» What needs to be done: Reproduce verbatim the portion of the hockey game recap starting at "Ryan Bayda and" and ending at "in the second.".

=== Provided passage ===

That’s set for Tuesday night in Raleigh, and with Parise and Zajac looking right at home while skating alongside new linemate Brian Rolston — who subbed for the injured Jamie Langenbrunner — the Devils don’t seem to be missing a beat without their captain.

Their reconfigured No. 1 line generated two goals, including the one that was most significant.

Parise started the decisive sequence by attempting to throw the puck toward Rolston, but it clicked off Anton Babchuk’s skate and to Zajac in the slot. Ward stopped Zajac’s wrist shot with his pads, but Zajac followed by flipping it high past the Carolina goalie for his second career playoff goal.

“The puck bounced out to me and I got a couple of good whacks at it,” Zajac said.

Brian Gionta added a goal, Zajac assisted on Parise’s goal, and Martin Brodeur stopped 28 shots for the Devils. They improved to 1-5 against the Hurricanes in overtime playoff games and have yet to trail in regulation in the series.

Referring to his team taking a lead in regulation, Carolina coach Paul Maurice deadpanned: “We’d love to try that.”

Ryan Bayda and Chad LaRose scored their first career playoff goals, and Ward finished with 32 saves for Carolina.

“It’s why you play seven games,” LaRose said. “We didn’t think it was going to be easy.”

Neither team managed much of anything during a scoreless third period, but well before that, LaRose pulled the Hurricanes to 2-all after they failed to capitalize on a two-man advantage late in the second.

=== Dataset section ===

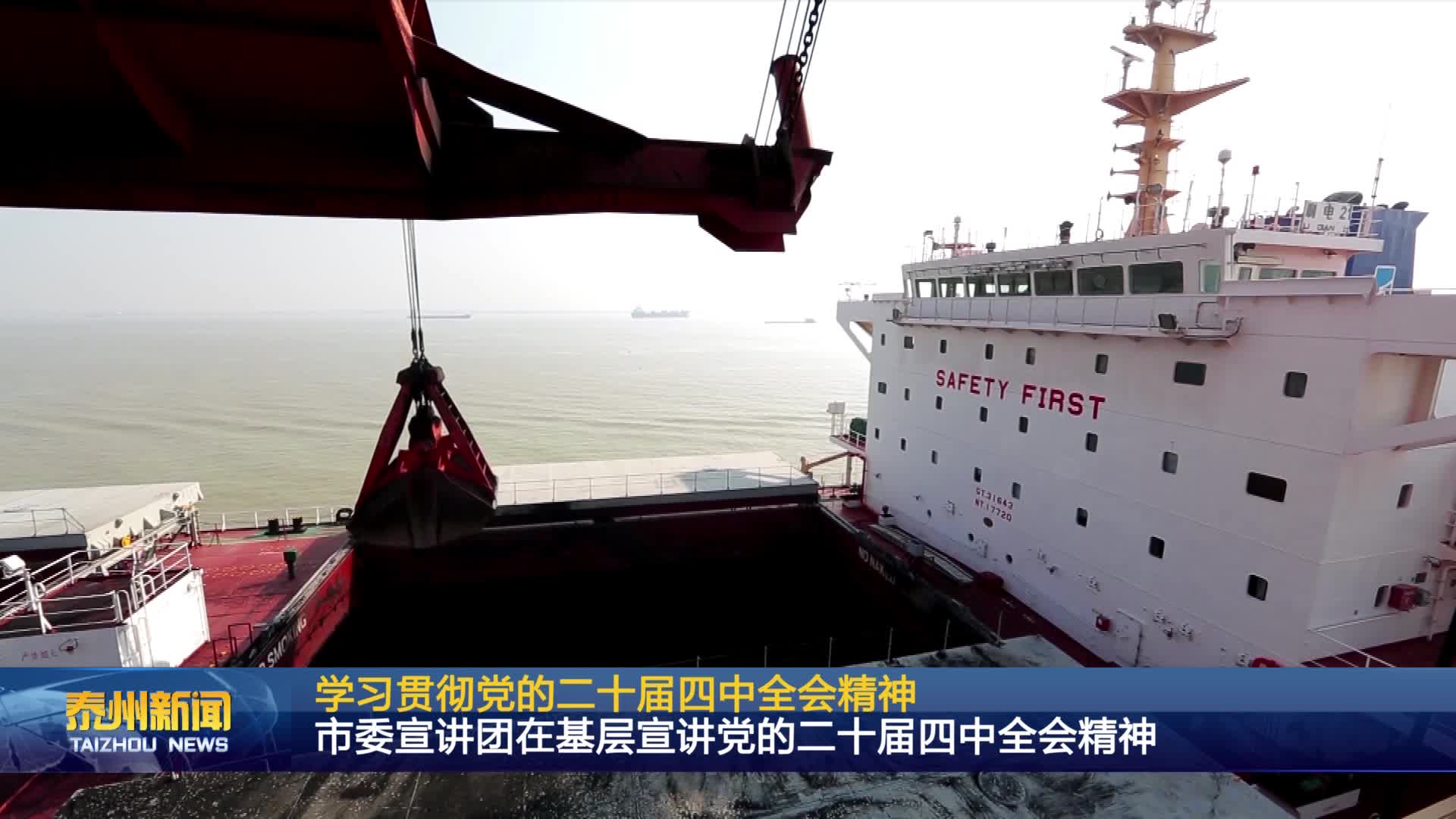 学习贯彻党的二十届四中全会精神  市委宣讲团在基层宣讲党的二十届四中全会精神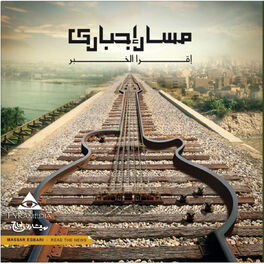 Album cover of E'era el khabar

===

» Exercise solution:
Ryan Bayda and Chad LaRose scored their first career playoff goals, and Ward finished with 32 saves for Carolina.

“It’s why you play seven games,” LaRose said. “We didn’t think it was going to be easy.”

Neither team managed much of anything during a scoreless third period, but well before that, LaRose pulled the Hurricanes to 2-all after they failed to capitalize on a two-man advantage late in the second.